- СТАТЬЯ
________________
Еще одним стимулом было желание создать хороший перевод для своих студентов. Он преподавал в Корнелле и Уэлсли. Перевод, как сказал Набоков, занимал его в промежутках между романами, а если ему не приходилось писать, то он посвящал время исследованиям, шахматным задачам и своей великой страсти — изучению бабочек.
Видите ли, семь лет я был ответственен за бабочек в Гарварде. Я там был фактически хранителем. В каждом моем романе есть бабочка. Одна из первых вещей, написанная по-английски, была трудом по Lepidoptera. Я сделал это в двенадцать лет. Ее не опубликовали, потому что бабочка, которую я описал, была описана кем-то до меня. Но в самой работе великолепный, точный английский.
Он родился в России в 1899 году. Набоков говорит о своих родителях, что они принадлежали к «вершинам интеллектуальной России». Сам он «всегда» знал французский и английский не хуже русского, теперь он пишет большей частью по-английски. Из семнадцати книг десять — русские, остальные английские. Одна из первых, «Приглашение на казнь», переведена его сыном в Милане.
________________
Материал:
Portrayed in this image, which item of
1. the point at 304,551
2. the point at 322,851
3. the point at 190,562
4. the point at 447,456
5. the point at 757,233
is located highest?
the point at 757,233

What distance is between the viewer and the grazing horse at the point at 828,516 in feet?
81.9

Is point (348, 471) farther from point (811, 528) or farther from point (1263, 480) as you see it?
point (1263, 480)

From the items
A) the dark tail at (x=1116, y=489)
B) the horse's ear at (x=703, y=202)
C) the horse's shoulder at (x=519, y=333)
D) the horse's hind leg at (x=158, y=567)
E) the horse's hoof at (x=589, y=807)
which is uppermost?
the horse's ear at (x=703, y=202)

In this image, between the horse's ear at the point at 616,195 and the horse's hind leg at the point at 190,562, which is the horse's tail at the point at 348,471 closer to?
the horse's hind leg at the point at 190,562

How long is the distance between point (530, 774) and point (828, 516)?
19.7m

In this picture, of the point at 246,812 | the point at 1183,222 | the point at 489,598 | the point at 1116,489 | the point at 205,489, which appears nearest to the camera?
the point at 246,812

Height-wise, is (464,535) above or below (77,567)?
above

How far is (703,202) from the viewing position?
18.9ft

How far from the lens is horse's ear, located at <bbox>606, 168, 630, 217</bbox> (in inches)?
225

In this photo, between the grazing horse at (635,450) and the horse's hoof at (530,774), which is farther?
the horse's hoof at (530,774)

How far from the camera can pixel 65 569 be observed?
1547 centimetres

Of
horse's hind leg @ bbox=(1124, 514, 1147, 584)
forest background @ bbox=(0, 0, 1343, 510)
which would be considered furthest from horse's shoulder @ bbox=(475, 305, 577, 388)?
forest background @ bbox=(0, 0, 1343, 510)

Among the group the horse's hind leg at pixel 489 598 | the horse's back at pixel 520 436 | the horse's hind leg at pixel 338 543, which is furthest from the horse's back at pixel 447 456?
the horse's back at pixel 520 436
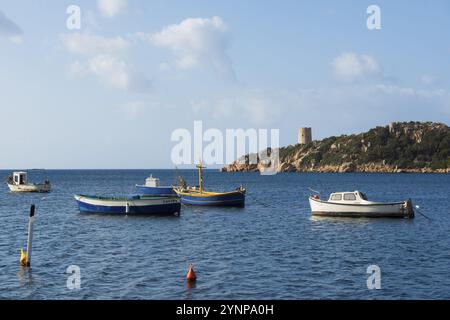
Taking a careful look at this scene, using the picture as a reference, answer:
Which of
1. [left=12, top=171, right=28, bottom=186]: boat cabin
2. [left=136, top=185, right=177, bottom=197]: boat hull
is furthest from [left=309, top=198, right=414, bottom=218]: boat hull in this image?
[left=12, top=171, right=28, bottom=186]: boat cabin

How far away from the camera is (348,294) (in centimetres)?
2508

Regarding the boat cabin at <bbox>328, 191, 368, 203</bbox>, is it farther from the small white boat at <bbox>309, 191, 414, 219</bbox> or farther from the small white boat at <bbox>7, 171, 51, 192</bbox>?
the small white boat at <bbox>7, 171, 51, 192</bbox>

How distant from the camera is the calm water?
2570 centimetres

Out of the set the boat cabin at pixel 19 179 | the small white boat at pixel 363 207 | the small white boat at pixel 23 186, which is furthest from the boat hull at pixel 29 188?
the small white boat at pixel 363 207

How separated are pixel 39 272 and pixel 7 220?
32527mm

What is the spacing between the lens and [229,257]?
35000 millimetres

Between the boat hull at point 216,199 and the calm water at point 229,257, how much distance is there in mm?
10090

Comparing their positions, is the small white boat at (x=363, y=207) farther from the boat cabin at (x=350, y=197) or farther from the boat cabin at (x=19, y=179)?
the boat cabin at (x=19, y=179)

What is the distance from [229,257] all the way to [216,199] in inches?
1409

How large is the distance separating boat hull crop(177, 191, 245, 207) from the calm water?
1009 centimetres

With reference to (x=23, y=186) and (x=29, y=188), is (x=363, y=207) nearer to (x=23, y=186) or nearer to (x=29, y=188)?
(x=29, y=188)

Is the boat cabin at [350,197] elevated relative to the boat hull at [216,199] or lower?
elevated

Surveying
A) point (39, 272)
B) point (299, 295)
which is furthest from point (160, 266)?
point (299, 295)

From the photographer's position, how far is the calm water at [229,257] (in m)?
25.7
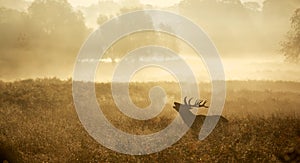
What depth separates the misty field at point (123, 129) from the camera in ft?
41.2

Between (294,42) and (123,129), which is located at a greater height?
(294,42)

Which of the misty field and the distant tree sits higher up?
the distant tree

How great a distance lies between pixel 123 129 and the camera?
15.6 m

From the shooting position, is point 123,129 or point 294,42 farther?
point 294,42

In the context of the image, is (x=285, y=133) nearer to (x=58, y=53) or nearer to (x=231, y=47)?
(x=231, y=47)

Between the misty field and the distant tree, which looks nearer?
the misty field

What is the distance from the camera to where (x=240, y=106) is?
2136 centimetres

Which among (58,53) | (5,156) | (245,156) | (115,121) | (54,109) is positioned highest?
(58,53)

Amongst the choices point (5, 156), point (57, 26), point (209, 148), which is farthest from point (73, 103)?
point (57, 26)

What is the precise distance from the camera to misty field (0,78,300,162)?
12555 millimetres

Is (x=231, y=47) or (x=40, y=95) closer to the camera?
(x=40, y=95)

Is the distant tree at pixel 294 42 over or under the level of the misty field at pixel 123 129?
over

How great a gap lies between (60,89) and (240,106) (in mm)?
10956

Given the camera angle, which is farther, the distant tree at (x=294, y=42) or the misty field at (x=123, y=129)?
the distant tree at (x=294, y=42)
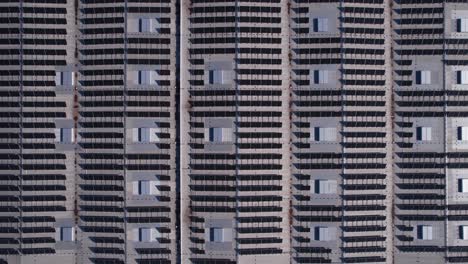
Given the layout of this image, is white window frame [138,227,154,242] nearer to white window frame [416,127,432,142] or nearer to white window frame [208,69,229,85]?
white window frame [208,69,229,85]

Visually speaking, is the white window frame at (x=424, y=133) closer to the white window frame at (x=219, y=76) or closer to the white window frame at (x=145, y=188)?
the white window frame at (x=219, y=76)

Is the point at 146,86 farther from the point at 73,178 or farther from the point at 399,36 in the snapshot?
the point at 399,36

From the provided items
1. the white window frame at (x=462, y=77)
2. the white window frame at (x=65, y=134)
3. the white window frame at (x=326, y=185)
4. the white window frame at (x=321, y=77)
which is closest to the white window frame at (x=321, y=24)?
the white window frame at (x=321, y=77)

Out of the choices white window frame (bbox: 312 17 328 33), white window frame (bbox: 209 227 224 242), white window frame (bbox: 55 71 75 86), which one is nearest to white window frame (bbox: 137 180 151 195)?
white window frame (bbox: 209 227 224 242)

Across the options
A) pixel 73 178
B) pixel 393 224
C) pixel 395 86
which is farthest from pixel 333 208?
pixel 73 178

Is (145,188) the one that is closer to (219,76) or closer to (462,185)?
(219,76)

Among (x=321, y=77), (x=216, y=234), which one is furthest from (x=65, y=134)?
(x=321, y=77)
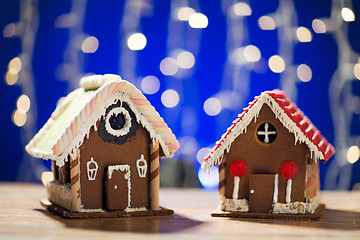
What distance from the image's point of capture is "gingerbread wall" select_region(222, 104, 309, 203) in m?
2.52

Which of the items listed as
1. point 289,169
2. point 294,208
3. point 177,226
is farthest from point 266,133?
point 177,226

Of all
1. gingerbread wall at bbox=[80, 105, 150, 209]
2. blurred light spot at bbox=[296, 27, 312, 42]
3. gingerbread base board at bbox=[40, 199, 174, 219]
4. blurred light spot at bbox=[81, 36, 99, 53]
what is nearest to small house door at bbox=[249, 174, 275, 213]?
gingerbread base board at bbox=[40, 199, 174, 219]

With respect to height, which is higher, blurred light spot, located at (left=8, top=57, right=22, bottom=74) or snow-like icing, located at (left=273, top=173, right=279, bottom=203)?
blurred light spot, located at (left=8, top=57, right=22, bottom=74)

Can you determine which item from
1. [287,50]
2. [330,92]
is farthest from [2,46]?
[330,92]

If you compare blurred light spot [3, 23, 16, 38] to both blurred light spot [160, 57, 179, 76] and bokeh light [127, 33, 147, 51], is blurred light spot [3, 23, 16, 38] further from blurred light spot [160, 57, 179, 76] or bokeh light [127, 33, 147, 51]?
blurred light spot [160, 57, 179, 76]

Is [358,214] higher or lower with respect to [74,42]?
lower

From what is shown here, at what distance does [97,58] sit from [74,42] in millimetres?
275

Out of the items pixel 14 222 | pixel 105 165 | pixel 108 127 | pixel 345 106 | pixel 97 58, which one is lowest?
pixel 14 222

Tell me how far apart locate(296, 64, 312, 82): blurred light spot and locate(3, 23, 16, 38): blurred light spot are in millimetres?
2615

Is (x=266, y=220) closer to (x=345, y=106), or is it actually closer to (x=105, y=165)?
(x=105, y=165)

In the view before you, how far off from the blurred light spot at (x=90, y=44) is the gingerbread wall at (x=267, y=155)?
2353 mm

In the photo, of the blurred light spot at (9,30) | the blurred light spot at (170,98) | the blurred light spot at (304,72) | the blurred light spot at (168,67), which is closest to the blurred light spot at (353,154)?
________________
- ЗАДАНИЕ
Напишите следующую часть статьи о Набокове, начав сразу после её последнего предложения.

- ОЖИДАЕМЫЙ ОТВЕТ
Мне не важно, на каком языке я пишу, — говорит Набоков. — Язык — лишь инструмент. Исключая, конечно, то, что английский — язык с богатейшей литературной традицией. Признание стоит мне дорого, но после английского и в самом деле есть небольшой отрыв. Потом, я бы сказал, идут русский и французский — на равных, если иметь в виду литературу. Но английская литература громадна — особенно поэзия. Английская поэзия выше всех.
Русская литература возникла только в восемнадцатом веке, и у нее было для развития всего полтора века до того, как случилась революция. Конечно, за это время были такие прозаики, как Толстой — пожалуй, я не нахожу ему равного ни в одной стране. Я думаю, он много более велик, чем Пруст или Джеймс Джойс, если взять двух других великих. Но потом, в двадцатом веке, в России все остановилось.
Я думаю, что и сейчас по-русски кое-кто пишет неплохо. К примеру, Мандельштам, умерший в концентрационном лагере, был замечательным поэтом, но литература не может процветать, когда ограничивают человеческое воображение.
Мои книги? Они совершенно запрещены в России. В конце концов, каждое мое слово наполнено презрением к полицейскому государству.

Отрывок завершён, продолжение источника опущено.